Teenage Hooker Became Killing Machine In Daehakno
The Cineaste - Bloody Nora! What was this stuff? Some dark, macabre fetishes being played out to a background of some striking choices of music in the dead of night.
With all the pre-publicity given to this film, it was pretty impossible not to know its genre/content, so I was intrigued to see exactly what kind of pervs, psychos and deviants came to watch. And yes sirree, make sure you count me in amongst that lot. Perhaps we should have had some sense of foreboding from the full title in Korean, The high-school student who got chopped up while selling herself in Daehakno is still in Daehakno. I mean, why stop there? Why not some details about what she eats for breakfast, or her favourite pop star?

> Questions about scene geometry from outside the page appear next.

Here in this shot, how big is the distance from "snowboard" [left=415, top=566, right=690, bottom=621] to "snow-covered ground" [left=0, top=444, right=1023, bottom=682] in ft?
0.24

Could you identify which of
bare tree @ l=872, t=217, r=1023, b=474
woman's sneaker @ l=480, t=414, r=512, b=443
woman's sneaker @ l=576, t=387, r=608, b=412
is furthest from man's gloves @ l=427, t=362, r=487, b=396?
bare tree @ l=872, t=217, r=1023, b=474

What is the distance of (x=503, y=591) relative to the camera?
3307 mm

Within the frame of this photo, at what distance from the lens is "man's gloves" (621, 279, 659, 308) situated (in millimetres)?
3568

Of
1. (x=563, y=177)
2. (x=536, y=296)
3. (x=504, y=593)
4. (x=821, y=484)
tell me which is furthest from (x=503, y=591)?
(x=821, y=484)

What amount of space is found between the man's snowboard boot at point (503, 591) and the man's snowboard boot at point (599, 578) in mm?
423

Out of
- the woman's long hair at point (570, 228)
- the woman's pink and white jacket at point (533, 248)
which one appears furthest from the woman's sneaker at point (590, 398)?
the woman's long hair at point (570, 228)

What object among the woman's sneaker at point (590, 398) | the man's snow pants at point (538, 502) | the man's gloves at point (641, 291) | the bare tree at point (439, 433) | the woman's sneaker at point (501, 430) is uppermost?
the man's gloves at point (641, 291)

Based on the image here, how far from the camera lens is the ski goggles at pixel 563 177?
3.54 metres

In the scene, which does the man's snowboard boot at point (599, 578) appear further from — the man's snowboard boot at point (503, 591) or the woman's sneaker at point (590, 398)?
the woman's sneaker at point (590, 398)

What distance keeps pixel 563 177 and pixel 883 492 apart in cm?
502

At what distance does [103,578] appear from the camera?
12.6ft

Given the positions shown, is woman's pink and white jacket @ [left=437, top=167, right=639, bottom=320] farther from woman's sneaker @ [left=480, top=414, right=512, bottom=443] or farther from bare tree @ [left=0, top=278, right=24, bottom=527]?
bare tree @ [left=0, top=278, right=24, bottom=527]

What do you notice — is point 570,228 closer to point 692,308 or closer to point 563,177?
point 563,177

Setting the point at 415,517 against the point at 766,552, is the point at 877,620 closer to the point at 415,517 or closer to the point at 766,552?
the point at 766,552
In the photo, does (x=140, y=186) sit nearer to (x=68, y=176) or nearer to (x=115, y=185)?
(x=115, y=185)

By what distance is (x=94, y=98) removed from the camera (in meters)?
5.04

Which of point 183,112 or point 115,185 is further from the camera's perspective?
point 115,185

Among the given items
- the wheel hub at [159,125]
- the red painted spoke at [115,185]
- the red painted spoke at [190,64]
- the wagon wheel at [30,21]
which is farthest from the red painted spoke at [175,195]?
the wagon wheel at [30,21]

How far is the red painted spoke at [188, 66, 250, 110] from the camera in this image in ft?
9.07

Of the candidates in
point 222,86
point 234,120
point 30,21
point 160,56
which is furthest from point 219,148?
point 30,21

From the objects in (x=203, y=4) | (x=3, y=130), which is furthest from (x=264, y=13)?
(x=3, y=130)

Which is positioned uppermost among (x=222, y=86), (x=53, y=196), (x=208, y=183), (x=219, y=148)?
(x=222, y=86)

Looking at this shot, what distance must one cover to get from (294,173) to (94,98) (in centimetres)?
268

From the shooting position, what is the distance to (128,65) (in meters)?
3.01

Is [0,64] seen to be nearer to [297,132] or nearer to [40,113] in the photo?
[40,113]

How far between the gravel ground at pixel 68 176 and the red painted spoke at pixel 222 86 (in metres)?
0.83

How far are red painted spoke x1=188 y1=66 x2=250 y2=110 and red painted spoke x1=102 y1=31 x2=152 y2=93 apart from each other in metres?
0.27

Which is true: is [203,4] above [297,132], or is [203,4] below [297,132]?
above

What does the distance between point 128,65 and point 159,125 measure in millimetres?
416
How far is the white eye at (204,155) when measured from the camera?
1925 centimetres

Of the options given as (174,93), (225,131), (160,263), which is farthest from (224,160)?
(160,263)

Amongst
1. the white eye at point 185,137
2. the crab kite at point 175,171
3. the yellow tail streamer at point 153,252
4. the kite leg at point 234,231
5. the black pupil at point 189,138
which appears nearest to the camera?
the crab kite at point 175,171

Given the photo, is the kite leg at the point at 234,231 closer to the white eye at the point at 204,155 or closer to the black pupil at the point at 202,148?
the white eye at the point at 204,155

Teenage hooker has a client, who just happens to be one of her schoolmasters. He hits, rapes and kills her, then, obviously an adherent to the philosophy that a job’s not worth doing unless it’s done properly (he’s a teacher, after all), goes the whole hog and dismembers her body. As if that isn’t beyond the realms of fantasy, somebody comes along and finds the “bits”. So does this witness act like a responsible citizen, and go to the police and report this, to rid society of this evil monster? Does he hell. Instead he gathers up the limbs, and assorted bits and pieces of this former human, to create a kind of teenage cyber-freak. Who just happens to go on a killing spree in Daehakno. I mean, come on, even down here in Streatham we don’t get stuff like that (well, not all that often, anyway). I suppose if you do like this sort of stuff, then it’s probably highly masturbatory, but the overall mood was very grim and nihilistic, and it left me cold. The film was not without some commendable artistic talent though, and there’s some highly creative and impressive use of music (both rock and classical). Star rating: two.
My Voyage To Italy
The Cineaste - This was a must for anyone at all interested in the historical heritage of Italian film-making. Basically it consisted of Martin Scorsese guiding us through all the influences Italian films have been on his own film-making, with his interpretations of the various films. It was wonderful to watch. It started out with Scorsese explaining a little about his family background, and how his grandparents had come over from Sicily in 1909. He put this into context by saying that many early Italian films were a reflection of the times in the country, and therefore when he watched them they enabled him to understand the poverty and society his grandparents had left behind. He then took us on a wonderful Odyssey through Italian cinematographic heritage. Cabiria, Paisa, Bicycle Thieves, Rome Open City, Stromboli, Europa 51, Shoeshine, La Dolce Vita, Eight-and-a-Half, and L’Avventura were just some of the films he covered. He talked about the directors, factors which influenced them, their own particular styles, the evolution in general of film oeuvres, and talked authoritatively about his interpretation of particular scenes or shots. That the whole film was over four hours long is a reflection of the wealth of material. And he didn’t even mention Pasolini or Bertolucci. Star-rating irrelevant.